EXERCISE AIM >> Copying rule for the data below: take the line containing "Profilový obrázek Harry's Music Renewal" and every line after it to the end, exactly, and drop all pictures.

RECORDS SUPPLIED >>
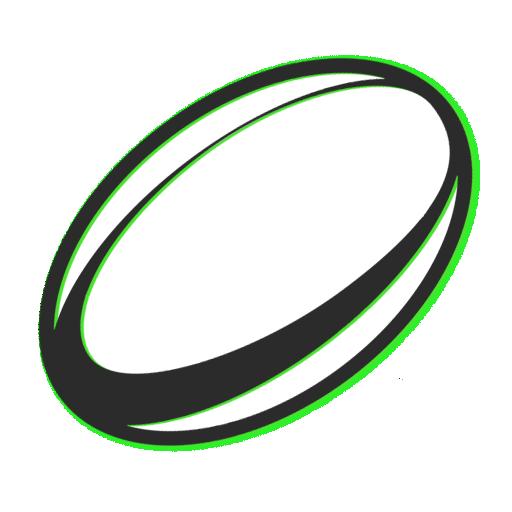Super Rugby League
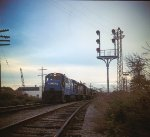 CR 2917 leads a westbound on the Falls Road just north of Jay St. Photo circa 1977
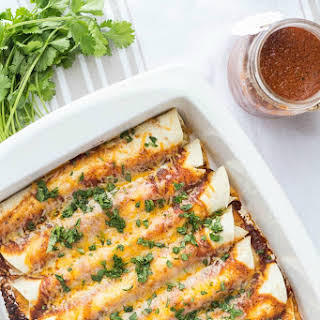 Cheese Enchiladas.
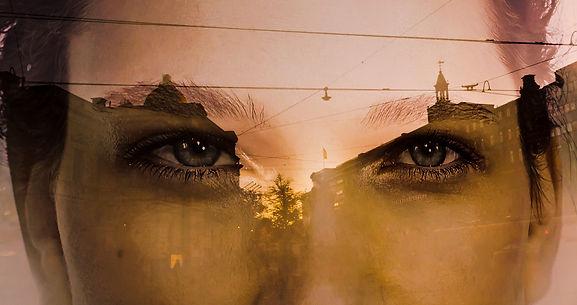 heijatus, mainos, silmät, auringonlasu, kaupunki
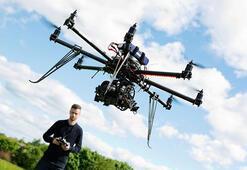Avrupada drone için yeni kurallar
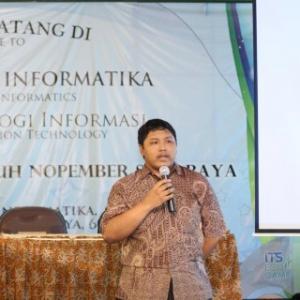 Dicoding Indonesia - Yoza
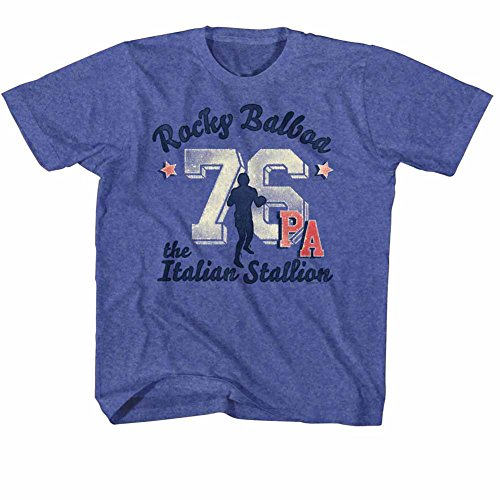 Rocky Kids Athletic 76 Take 2 T-Shirt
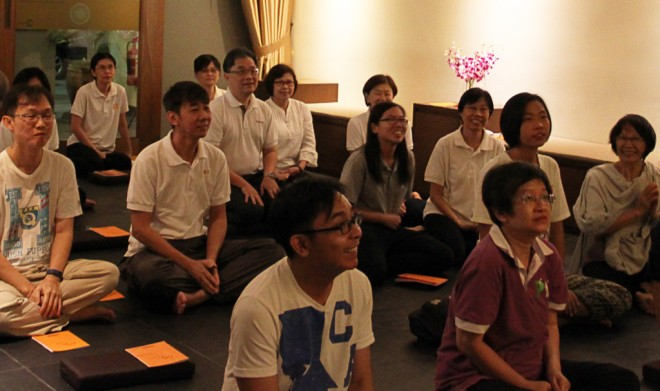Devotees listening to Bro. Tan's advice attentively.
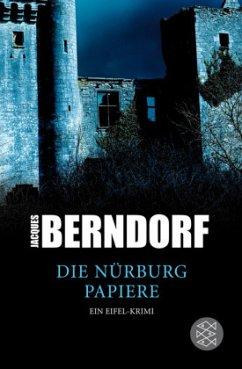 Die Nürburg-Papiere / Siggi Baumeister Bd.18 - Berndorf, Jacques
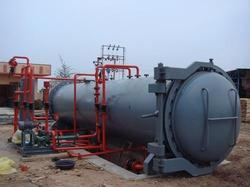Vacuum Pressure Wood Treatment Plant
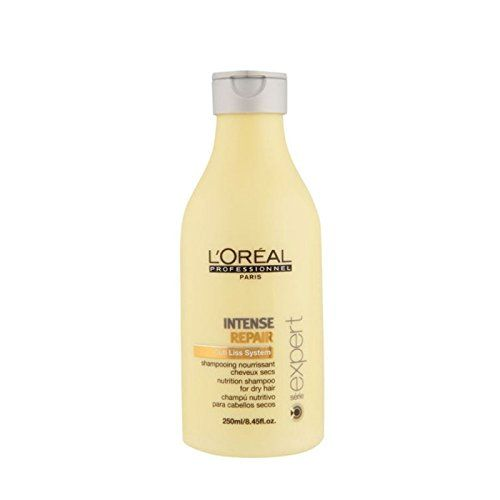 L'OREAL by L'Oreal SERIE EXPERT INTENSE REPAIR SHAMPOO 8.45 OZ ** Check out the image by visiting the link. (This is an affiliate link and I receive a commission for the sales)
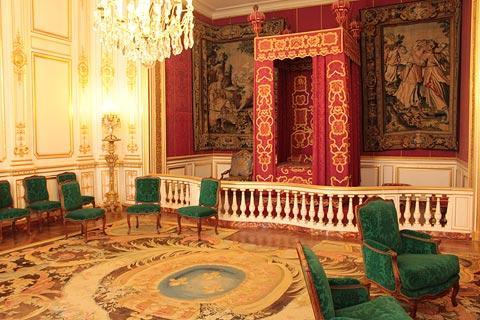 Salle meublée du Château de Chambord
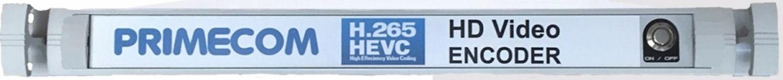 NEW Professional HD ARQ H.264 SDI Video Encoder:Perfect Picture @ 2Mbit Qvidium
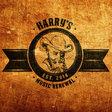 Profilový obrázek Harry's Music Renewal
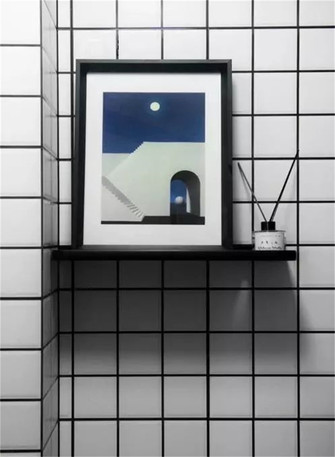 60平米公寓现代简约风格卫生间图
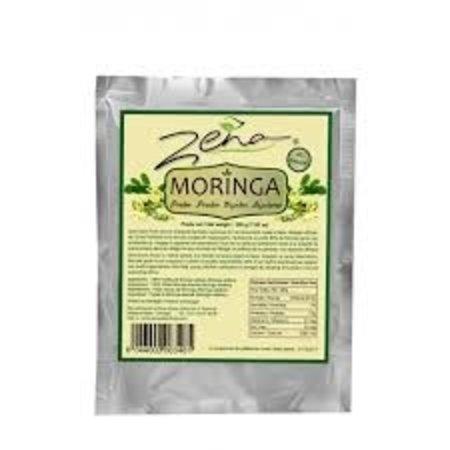 Zena Zena moringa powder 100g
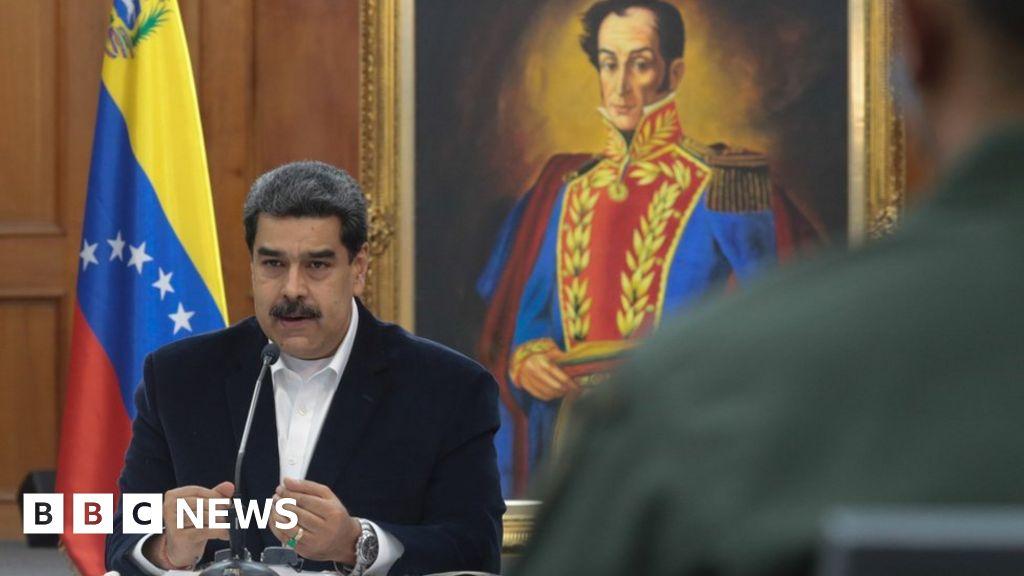 Venezuela detains two Americans over speedboat incursion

EXERCISE RESULT >>
 Profilový obrázek Harry's Music Renewal
 60平米公寓现代简约风格卫生间图
 Zena Zena moringa powder 100g
 Venezuela detains two Americans over speedboat incursion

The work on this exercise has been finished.